→ **FRAGMENTO DEL DOCUMENTO**
Si viene esta noche ante nosotros Francis Galton  (1822-1911) no es porque fuese primo del conocidísimo Charles Darwin, que lo era;  ni porque aportase un toque de acierto al intento fallido del francés Alphonse Bertillon en su método de identificación de personas y hace casi ciento veinte años ofreciese en su libro Huellas dactilares el método todavía en uso para lograrlo, que lo aportó. No.
Entra en el arranque de estas líneas porque, como  buen conocedor del ser humano, y entre sus muchas experiencias e investigaciones, de errores graves y aciertos plausibles, insistía en que la convivencia humana debe condimentarse con una amable acogida y una sonrisa constante. Quiso demostrárselo a sí mismo para demostrárnoslo a nosotros. Y él, que paseaba apoyado en un precioso bastón por las calles de Birmingham, saludando y sonriendo a todos, hizo esta prueba un día: bajó a la calle adoptando un semblante sombrío, distante, casi hostil, como minado por un agudo dolor de estómago… Y contaba... que la gente que le conocía evitaba cruzar la palabra con él, la desconocida procuraba dejarle paso libre y distante. Y contaba… que hasta un caballo que observó su cara le dio una coz.
¿Cómo condimentamos nosotros la vida? ¿No creéis que la niña que habla a gritos es hija de una madre que adoba la vida familiar con gritos y voces? ¿Que el insulto que suelta un adolescente por un quítame allá esas pajas a un amigo es un brote espontáneo de los que ha escuchado en su casa desde que tuvo uso de razón o antes? ¿Que la debilidad diarreica con que ensucia las calles que patea es efecto de la misma enfermedad de su abuelo o de su padre?  
La sociedad, la pandilla, la calle, la escuela… no curan de eso. Al contrario: ofrecen muchas veces (o siempre) y gratis sobredosis de lo mismo.
La familia que da bien de comer a sus hijos, que ofrece alimentos sanos, no  caducados ni contaminados, que pone amor en la exigencia y ternura en la corrección, que ofrece aperitivos de los valores esenciales en la vida, que da ejemplo de un apetito correcto y oportuno, de selección de lo que come, de digestiones maduras y de fuerza para no ceder ante la sugestión de cualquier engaño de apariencia, logra de los hijos que crezcan sanos, equilibrados, solidarios, con un respeto digno ante los demás  y las instituciones y el deseo de aportar lo mejor de sí mismos.

→ **TAREA 1**
En el fragmento, ¿cómo se titula el libro de Galton que ofreció el método de identificación todavía en uso?
→ **TAREA 2**
Transcribe del fragmento, sin cambiar nada, el pasaje que va desde "La sociedad, la" hasta "de sí mismos.", con ambas partes incluidas.
→ **TAREA 3**
Indica si cada afirmación coincide con el fragmento. Responde sí o no y cita las palabras exactas que lo deciden.
(a) Galton era primo de Charles Darwin.
(b) Galton paseaba con su bastón por las calles de Londres.
(c) La escuela cura esos males que se aprenden en casa.

[Entradas guardadas]
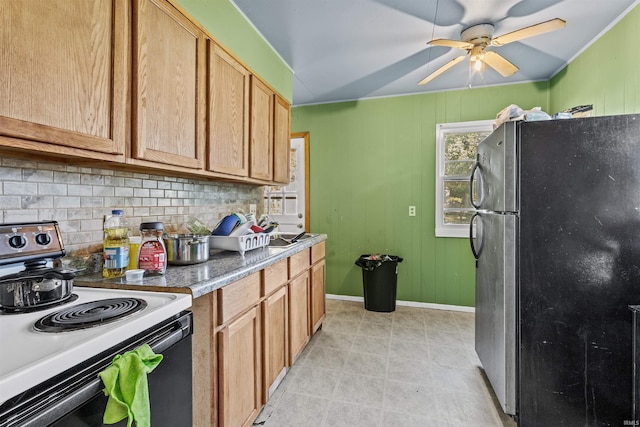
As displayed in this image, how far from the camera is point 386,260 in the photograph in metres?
3.39

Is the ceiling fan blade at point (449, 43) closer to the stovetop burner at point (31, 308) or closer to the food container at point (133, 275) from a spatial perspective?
the food container at point (133, 275)

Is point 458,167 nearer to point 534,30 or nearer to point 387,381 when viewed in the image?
point 534,30

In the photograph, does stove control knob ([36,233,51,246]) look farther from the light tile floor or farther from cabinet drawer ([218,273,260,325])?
the light tile floor

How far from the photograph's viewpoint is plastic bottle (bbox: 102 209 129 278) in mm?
1259

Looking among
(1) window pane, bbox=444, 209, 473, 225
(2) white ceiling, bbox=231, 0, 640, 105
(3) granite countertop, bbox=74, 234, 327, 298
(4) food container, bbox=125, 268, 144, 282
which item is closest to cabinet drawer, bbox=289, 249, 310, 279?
(3) granite countertop, bbox=74, 234, 327, 298

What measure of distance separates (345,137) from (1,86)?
322 centimetres

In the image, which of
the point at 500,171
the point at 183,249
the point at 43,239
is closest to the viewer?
the point at 43,239

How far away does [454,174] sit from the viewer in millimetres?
3457

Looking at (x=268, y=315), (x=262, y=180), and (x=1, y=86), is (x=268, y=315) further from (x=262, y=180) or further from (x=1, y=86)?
(x=1, y=86)

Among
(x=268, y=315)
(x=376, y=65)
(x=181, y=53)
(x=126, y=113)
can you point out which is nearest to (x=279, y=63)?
(x=376, y=65)

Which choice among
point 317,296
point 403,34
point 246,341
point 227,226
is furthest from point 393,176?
point 246,341

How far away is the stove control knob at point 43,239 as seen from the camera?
1.14 meters

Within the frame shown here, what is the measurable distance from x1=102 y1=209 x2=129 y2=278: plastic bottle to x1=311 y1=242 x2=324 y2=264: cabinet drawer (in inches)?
59.3

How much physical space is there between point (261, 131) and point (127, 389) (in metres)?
1.93
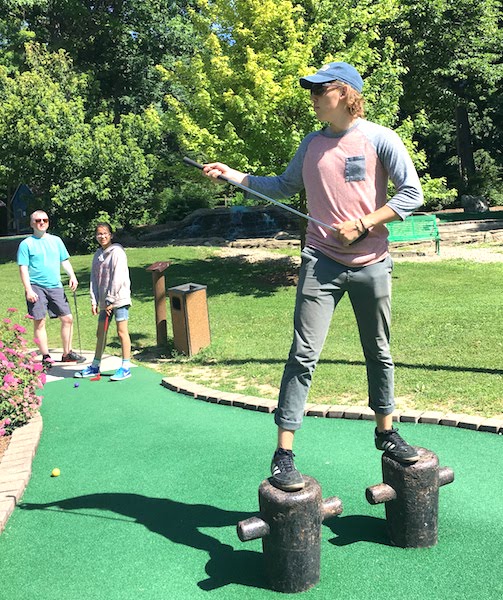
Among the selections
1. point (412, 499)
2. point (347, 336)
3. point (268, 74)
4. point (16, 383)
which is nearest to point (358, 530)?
point (412, 499)

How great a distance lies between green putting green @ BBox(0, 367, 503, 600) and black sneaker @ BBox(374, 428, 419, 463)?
0.44m

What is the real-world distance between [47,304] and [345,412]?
12.8ft

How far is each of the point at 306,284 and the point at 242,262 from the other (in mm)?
14479

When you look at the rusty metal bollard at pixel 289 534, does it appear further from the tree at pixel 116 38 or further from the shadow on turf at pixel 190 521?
the tree at pixel 116 38

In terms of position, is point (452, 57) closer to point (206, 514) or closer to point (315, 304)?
→ point (315, 304)

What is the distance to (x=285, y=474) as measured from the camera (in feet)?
9.41

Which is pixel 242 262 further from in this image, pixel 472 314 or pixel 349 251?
pixel 349 251

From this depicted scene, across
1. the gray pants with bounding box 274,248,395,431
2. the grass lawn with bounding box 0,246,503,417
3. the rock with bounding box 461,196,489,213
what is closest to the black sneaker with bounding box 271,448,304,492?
the gray pants with bounding box 274,248,395,431

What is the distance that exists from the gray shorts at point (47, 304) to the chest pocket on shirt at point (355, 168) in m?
5.09

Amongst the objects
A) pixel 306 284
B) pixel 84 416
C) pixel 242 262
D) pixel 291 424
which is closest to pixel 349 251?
pixel 306 284

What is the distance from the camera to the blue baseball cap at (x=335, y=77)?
290 cm

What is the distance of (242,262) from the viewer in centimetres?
1748

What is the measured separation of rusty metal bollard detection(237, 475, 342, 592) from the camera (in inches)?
109

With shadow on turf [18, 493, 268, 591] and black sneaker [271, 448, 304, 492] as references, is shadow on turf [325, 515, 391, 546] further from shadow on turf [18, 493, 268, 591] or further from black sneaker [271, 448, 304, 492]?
black sneaker [271, 448, 304, 492]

→ **RESPUESTA ESPERADA 1**
Huellas dactilares.

→ **RESPUESTA ESPERADA 2**
La sociedad, la pandilla, la calle, la escuela… no curan de eso. Al contrario: ofrecen muchas veces (o siempre) y gratis sobredosis de lo mismo.
La familia que da bien de comer a sus hijos, que ofrece alimentos sanos, no  caducados ni contaminados, que pone amor en la exigencia y ternura en la corrección, que ofrece aperitivos de los valores esenciales en la vida, que da ejemplo de un apetito correcto y oportuno, de selección de lo que come, de digestiones maduras y de fuerza para no ceder ante la sugestión de cualquier engaño de apariencia, logra de los hijos que crezcan sanos, equilibrados, solidarios, con un respeto digno ante los demás  y las instituciones y el deseo de aportar lo mejor de sí mismos.

→ **RESPUESTA ESPERADA 3**
(a) Sí: "fuese primo del conocidísimo Charles Darwin, que lo era".
(b) No: "paseaba apoyado en un precioso bastón por las calles de Birmingham".
(c) No: "La sociedad, la pandilla, la calle, la escuela… no curan de eso."